NIST Publishes Initial Public Draft for Revision of IoT Product Cybersecurity Guidelines for the US Federal

The National Institute of Standards and Technology (NIST) has published, in June 2026, the Initial Public Draft (IPD) of NIST Special Publication 800-213, Revision 1 — IoT Product Cybersecurity Guidelines for the Federal Government: Establishing IoT Product Cybersecurity Requirements (NIST SP 800-213r1 ipd).

What Changes in This Revision

The most significant change introduced by NIST SP 800-213r1 ipd is the transition from a device-centred approach to a product-centred approach. This distinction is relevant: an IoT product is defined as a system that includes at least one IoT device and may also incorporate additional components such as cloud backends, mobile applications, specialised networking hardware (gateways and hubs) and remote services. The IoT device is therefore understood as only one element within the broader IoT product.

This shift is intended to ensure that organisations consider the entirety of the IoT product, including all its components, when defining cybersecurity requirements and conducting risk assessments.

Integration with the Risk Management Framework

The document maintains alignment with the NIST Risk Management Framework (RMF), referencing publications including SP 800-37 Rev. 2, SP 800-39 and SP 800-53 Rev. 5. It guides organisations to incorporate IoT products as system elements within defined authorisation boundaries and to assess the impact of that integration on the existing information system risk assessment.

The process described in the document includes analysing the effects of the IoT product on threat sources and events, vulnerabilities and predisposing conditions, likelihood of occurrence of threats and magnitude of impact of threats. Based on this updated analysis, organisations are expected to identify IoT product cybersecurity requirements, comprising both technical capabilities (IoT product cybersecurity capabilities) and non-technical supporting capabilities.

Key Cybersecurity Requirements

The document introduces the concept of key cybersecurity requirements, defined as those whose absence would result in unacceptable risk to the organisation and render the IoT product unusable within the information system. NIST distinguishes these from other cybersecurity requirements for which compensating controls or alternative capabilities may exist.

To identify applicable requirements, organisations may use the catalog included in NIST SP 800-213A, which maps SP 800-53 Rev. 5 security controls to IoT product cybersecurity capabilities and non-technical supporting capabilities.

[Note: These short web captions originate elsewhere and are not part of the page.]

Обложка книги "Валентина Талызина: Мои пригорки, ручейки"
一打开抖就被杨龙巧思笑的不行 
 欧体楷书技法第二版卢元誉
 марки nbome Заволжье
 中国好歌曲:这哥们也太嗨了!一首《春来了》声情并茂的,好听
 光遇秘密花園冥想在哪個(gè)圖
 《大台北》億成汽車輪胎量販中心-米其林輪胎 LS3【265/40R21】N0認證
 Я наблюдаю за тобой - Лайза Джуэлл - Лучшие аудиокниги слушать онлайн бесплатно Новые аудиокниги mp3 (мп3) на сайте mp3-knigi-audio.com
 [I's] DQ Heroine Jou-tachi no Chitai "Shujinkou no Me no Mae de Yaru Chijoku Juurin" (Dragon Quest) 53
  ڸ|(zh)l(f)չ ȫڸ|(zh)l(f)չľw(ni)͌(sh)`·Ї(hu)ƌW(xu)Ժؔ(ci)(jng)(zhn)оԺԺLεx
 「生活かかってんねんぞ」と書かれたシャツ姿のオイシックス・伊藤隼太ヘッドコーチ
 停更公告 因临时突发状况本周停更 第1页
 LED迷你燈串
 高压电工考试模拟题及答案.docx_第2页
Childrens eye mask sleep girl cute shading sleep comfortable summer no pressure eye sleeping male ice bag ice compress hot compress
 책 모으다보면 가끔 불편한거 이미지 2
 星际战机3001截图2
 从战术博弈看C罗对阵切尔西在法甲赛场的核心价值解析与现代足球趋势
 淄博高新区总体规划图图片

Impact on Medical Device and IVD Manufacturers

Medical device and in vitro diagnostic (IVD) manufacturers that supply or intend to supply the US federal market should carefully consider the implications of this publication.

Connected medical devices incorporating sensors, network interfaces such as Wi-Fi, Bluetooth or LTE, and cloud backend services fall within the scope of the IoT product definition adopted in NIST SP 800-213r1 ipd. This means that when integrating these devices into federal information systems, acquiring organisations will assess the entirety of the product, including mobile applications, cloud services and associated networking hardware, and not only the physical device.

For manufacturers, this has several practical implications. Technical and customer-facing documentation should address the cybersecurity capabilities of each IoT product component, as well as the non-technical supporting capabilities provided, such as configuration instructions for authentication and authorisation, vulnerability disclosure practices and software update management procedures. Secure development practices and supply chain risk management gain increased relevance under this framework, as the document references the Secure Software Development Framework (SSDF) and SP 800-161 as complementary guidance applicable to manufacturers. The absence of key cybersecurity requirements may prevent a product from being integrated into a federal information system, with direct consequences for market access among US government customers. Cybersecurity transparency mechanisms, including the US Government Cyber Trust Mark (CTM), are recognised in the document as instruments that may demonstrate conformity with key cybersecurity requirements, and manufacturers should monitor the development of these programmes.

The document also highlights that the decision to build or buy an IoT product is considered a governance matter requiring involvement from procurement, engineering, legal, compliance and leadership teams, reinforcing the importance of manufacturers being prepared to respond to detailed evaluation processes conducted by federal organisations during acquisition.

Next Steps

The public comment period runs until 24 August 2026. NIST is specifically seeking feedback on the overall product-focused changes introduced in this draft, the clarity of defined terms and their relationship to RMF concepts, and the definition of allocation as used in the document.